Entries drawn from a collection
__________________________________________________

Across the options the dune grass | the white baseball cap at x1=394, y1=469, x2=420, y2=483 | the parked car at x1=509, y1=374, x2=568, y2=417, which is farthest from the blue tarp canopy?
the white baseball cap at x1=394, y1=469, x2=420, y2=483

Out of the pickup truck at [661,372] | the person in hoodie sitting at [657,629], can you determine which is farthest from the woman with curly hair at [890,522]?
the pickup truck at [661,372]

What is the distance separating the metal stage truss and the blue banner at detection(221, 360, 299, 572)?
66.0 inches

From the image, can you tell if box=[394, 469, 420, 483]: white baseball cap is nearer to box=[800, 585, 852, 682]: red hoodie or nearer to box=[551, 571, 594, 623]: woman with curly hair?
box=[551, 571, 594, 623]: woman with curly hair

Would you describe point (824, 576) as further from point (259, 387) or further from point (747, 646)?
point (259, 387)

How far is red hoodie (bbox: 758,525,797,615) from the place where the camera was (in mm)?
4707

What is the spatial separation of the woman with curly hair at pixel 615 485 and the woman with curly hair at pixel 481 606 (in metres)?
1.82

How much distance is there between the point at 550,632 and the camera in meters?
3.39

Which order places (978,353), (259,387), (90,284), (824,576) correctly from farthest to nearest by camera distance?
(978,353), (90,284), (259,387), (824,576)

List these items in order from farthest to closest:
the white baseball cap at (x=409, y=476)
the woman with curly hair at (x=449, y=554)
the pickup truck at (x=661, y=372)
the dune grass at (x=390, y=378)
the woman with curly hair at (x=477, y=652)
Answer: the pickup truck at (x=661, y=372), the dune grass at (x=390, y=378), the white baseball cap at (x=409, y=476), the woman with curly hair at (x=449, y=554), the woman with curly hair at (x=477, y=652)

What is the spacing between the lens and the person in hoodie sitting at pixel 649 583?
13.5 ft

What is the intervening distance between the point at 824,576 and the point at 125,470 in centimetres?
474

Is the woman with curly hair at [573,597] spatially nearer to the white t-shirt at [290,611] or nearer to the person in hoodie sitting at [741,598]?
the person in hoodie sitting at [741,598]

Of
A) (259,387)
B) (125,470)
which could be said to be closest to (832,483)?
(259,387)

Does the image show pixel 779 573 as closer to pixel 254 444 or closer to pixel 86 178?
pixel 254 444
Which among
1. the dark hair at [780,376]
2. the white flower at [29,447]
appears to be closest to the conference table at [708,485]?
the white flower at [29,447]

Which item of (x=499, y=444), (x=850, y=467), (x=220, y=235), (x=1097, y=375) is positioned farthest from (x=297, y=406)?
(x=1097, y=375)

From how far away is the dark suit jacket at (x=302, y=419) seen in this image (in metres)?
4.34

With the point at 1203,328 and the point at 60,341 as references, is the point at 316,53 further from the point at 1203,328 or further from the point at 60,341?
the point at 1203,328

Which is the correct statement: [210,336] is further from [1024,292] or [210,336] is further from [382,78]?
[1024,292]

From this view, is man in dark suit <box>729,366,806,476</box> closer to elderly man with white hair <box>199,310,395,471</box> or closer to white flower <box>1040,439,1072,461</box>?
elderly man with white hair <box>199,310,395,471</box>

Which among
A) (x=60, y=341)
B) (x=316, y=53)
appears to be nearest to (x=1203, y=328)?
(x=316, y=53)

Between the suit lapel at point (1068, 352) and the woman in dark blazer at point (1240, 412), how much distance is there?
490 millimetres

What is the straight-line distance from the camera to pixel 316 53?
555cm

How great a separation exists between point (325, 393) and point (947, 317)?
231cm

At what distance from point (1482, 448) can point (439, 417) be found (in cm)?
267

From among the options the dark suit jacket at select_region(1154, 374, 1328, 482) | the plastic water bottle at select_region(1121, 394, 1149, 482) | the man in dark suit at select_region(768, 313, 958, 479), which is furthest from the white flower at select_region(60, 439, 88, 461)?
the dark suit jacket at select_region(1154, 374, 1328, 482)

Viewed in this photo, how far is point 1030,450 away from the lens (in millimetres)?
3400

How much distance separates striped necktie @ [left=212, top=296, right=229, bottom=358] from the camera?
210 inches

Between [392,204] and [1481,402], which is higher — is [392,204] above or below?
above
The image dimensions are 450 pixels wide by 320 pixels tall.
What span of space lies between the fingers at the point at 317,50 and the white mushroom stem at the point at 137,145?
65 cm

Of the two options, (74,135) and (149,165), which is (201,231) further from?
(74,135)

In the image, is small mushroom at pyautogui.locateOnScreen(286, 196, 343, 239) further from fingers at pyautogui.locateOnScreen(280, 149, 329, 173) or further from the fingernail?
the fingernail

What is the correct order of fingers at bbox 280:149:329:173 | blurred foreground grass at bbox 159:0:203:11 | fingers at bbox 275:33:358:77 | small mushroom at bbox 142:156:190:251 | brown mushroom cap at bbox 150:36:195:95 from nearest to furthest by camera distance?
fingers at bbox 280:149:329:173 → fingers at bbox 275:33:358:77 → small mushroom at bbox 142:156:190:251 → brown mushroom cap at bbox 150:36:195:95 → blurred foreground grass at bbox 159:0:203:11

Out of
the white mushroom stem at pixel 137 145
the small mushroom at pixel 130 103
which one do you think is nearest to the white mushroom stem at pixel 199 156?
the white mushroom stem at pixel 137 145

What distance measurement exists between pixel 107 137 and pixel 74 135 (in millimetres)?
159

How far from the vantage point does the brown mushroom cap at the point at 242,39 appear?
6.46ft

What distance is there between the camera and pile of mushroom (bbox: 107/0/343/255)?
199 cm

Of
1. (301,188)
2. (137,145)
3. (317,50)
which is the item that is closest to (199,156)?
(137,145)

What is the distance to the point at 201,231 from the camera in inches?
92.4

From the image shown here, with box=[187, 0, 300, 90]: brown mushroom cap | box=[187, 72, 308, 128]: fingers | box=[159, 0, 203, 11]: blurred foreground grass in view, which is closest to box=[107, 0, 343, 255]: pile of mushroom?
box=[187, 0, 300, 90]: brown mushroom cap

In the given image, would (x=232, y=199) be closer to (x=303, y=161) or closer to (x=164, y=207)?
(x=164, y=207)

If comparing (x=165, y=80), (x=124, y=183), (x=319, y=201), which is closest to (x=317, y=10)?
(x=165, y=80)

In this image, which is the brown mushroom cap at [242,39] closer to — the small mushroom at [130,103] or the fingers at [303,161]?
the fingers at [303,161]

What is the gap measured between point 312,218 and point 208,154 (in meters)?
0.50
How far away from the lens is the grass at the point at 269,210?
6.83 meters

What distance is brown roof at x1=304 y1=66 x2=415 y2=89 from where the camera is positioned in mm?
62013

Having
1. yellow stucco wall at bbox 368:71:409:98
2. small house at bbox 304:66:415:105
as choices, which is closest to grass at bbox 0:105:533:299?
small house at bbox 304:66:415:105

__________________________________________________

▶ _GIVEN PROBLEM_:
Reproduce the records starting at the line containing "Would you describe" and ending at the line containing "(978,353), (90,284), (259,387), (824,576)", renaming "woman with curly hair" to "woman with wavy hair" throughout and leaving everything else unchanged.

▶ _FULL ANSWER_:
Would you describe point (824, 576) as further from point (259, 387) or further from point (747, 646)?
point (259, 387)

How far is red hoodie (bbox: 758,525,797,615) from the place where the camera was (in mm)?
4707

What is the spatial separation of the woman with wavy hair at pixel 615 485 and the woman with wavy hair at pixel 481 606 (in metres)?
1.82

How much distance is there between the point at 550,632 and the camera in meters?
3.39

Which order places (978,353), (259,387), (90,284), (824,576) correctly from farthest to nearest by camera distance?
(978,353), (90,284), (259,387), (824,576)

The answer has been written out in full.